Dans ce film neo-noir aux accents tragiques, le cinéaste Keff observe une jeunesse taïwanaise prise en étau entre la violence et l’amour. Une première œuvre ample et désespérée, à l’image de son héros.


Gangs of Taiwan
© Tandem

Quand on le voit pour la première fois à l’écran, Zhong-Han (Liu Wei Chen), la vingtaine, a quelque chose du « samouraï » campé par Alain Delon dans le film de Jean-Pierre Melville. Muet, impassible, on découvre rapidement qu’il mène une double vie : serveur dans le restaurant familial le jour, petite frappe la nuit. Avec une bande de voyous, il dépouille la jeunesse dorée de Taïwan pour noyer son ennui, jusqu’au jour où il doit se retourner contre son propre gang…

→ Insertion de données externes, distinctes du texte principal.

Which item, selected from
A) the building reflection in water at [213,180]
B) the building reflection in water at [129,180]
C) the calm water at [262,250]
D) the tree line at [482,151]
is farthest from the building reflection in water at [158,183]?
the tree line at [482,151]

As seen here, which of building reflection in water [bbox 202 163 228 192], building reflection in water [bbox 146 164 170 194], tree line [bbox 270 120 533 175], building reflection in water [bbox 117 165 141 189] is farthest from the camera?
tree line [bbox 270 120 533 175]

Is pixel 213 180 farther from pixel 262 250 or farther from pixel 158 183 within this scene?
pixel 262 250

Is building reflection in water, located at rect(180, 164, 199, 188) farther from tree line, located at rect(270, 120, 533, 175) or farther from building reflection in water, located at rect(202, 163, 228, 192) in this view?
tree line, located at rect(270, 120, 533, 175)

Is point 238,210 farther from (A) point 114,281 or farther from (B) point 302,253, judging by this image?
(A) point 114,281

Au fin fond des boîtes de nuit poisseuses criblées de néons, dans les artères moites de la ville illuminée, le film parvient à toucher un indicible spleen qui s’éprouve dans un exercice formel virtuose. Quelque chose de l’ennui, du vague à l’âme vient alors s’incarner dans des travellings fluides, des ralentis irréels, de longs plans tristes sur les visages absents. Tout se passe comme si le mutisme du héros, symbole d’une jeunesse hermétique au monde, avait rongé la mise en scène de l’intérieur.

À mesure que Zhong-Han renonce à l’amour, seule forme de rédemption possible incarnée par une jeune fille (Rimong Ihwar), le film mute comme lui pour s’approcher d’un laconisme, d’une épure esthétique. Gangs of Taïwan apparaît alors tel qu’il est – comme un mouvement impitoyable vers la violence, et la solitude de ceux qui l’ont choisie.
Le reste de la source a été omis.